For marketshare analytics to work, the server needs to be aware of the server and its meaningful version, in order to be able to register them and find their relative market shares.

Sites that wish to provide market share analytics using UA-CH will need to inspect the Sec-CH-UA header, that is sent by default on every request, and keep a record of it.

Content adaptation

Content adaptation is ensuring that users get content that's tailored to their needs. There are many dimensions to content adaptation beyond the UA string: viewport dimensions, device memory, user preferences and more. This sub-section covers content adaptation needs that rely on information that is part of the current User-Agent string.

Browser based adaptation

Some sites choose to serve slightly different content to different browsers. The reason for that vary. Some reasons are legitimate (e.g. wanting to serve different experiences to different browsers due to their feature support). Other reasons are slightly less legitimate (e.g. warning users that the site's developers hasn't tested in their browser). And then there are reasons which are outright wrong (e.g. Willingness to block certain browsers' users from accessing the site).

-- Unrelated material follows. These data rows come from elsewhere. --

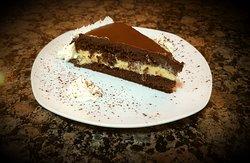 Tarta con ganache de chocolate y crema pastelera, toda casera y con huevos bio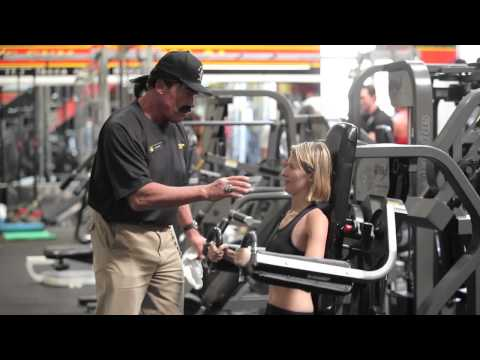 Arnold-works-undercover-in-golds-gym-prank
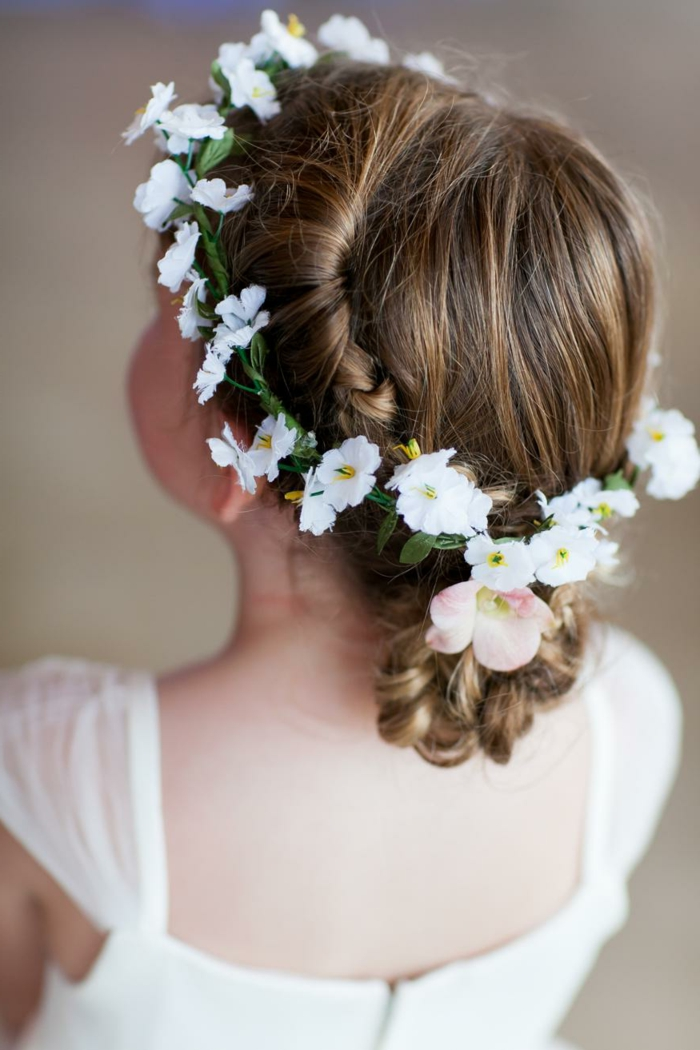 peinados fáciles media melena, niña con corona de flores, margaritas con recogido de moño bajo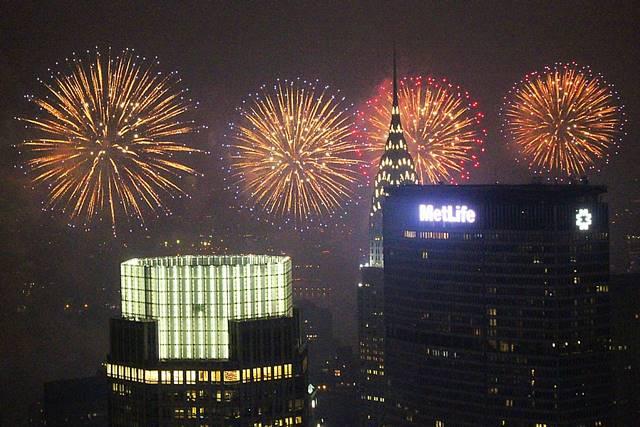 Rockefeller-July4thfireworksNYC (7)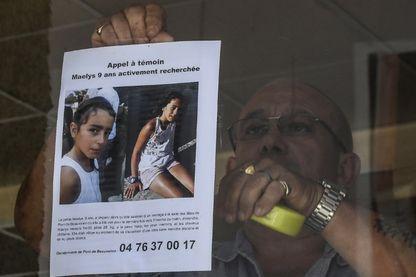 Un gendarme accroche le portrait de Maëlys, 9 ans, disparue lors d'un mariage le 26 août à Pont-de-Beauvoisin,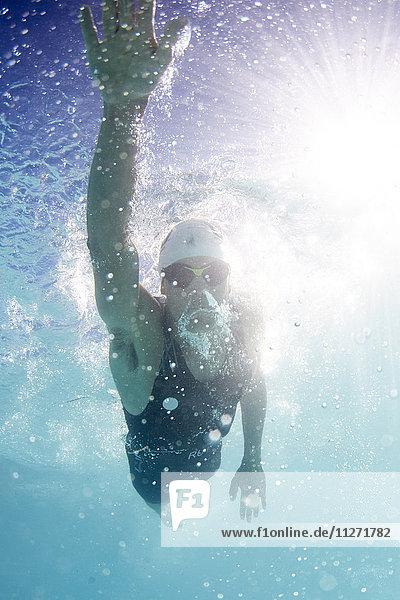 Schwimmender Sportler im Schwimmbad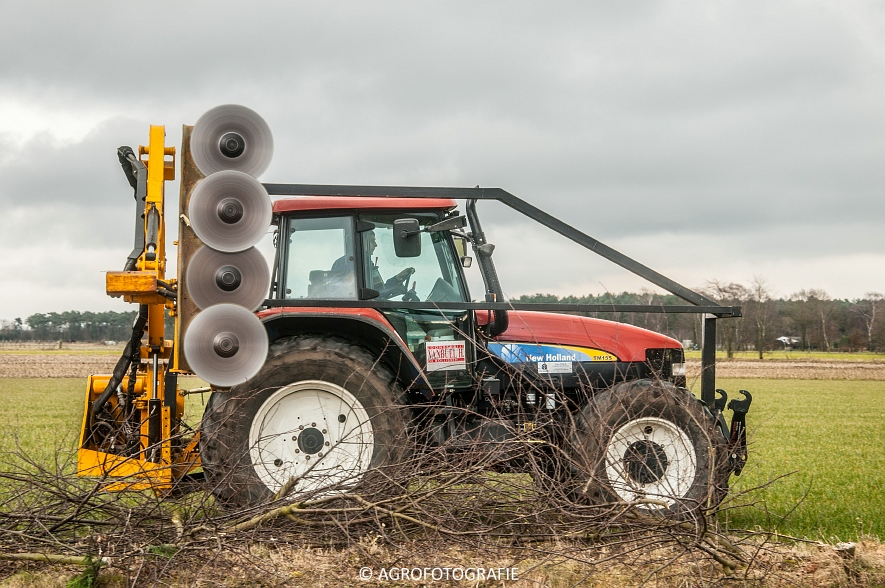 New Holland TM 155 + McConnel PA55ECO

As browsers, we want to enable the former, while discouraging the latter.

Mobile specific site

Many site owners serve different content between mobile and desktop sites. While responsive web design has made it possible to serve multiple form factors using a single code base, there are still cases where serving a mobile-specific version can be better adapted.

For those cases, serving a mobile specific sites to users on mobile devices can be helpful. For that to work, the server needs to be aware, at HTML serving time, whether the user is on a mobile device or not.

Sites that wish to serve mobile-specific sites using UA-CH can do that using the Sec-CH-UA-Mobile headers that are sent by default on every request.

Low-powered devices

Some sites serve different content to low powered devices that cannot deal with CPU intensive tasks, large video and images, etc. Such content adaptation typically uses the device model information that's integrated in the current User-Agent string for that purpose, relying on server-side databased to convert device models into memory, CPU power, and other categories on which they want to split their content.

If the dimension on which the split is made is memory, the Device-Memory Client Hint can be used to make that distinction. Otherwise, with UA-CH, sites can still retrieve the device model by opting in to the UA-Model hint.

Both of these hints are not sent by default, so require some extra work.

Top-level origins will need to send Accept-CH: Device-Memory, Model headers with their responses to opt-in to receiving those hints. In case where they absolutly need to perform that adaptation on every navigation request, a redirect would be required here in case where the hints are not present in a browser that supports them. There's ongoing work to eliminate that extra step.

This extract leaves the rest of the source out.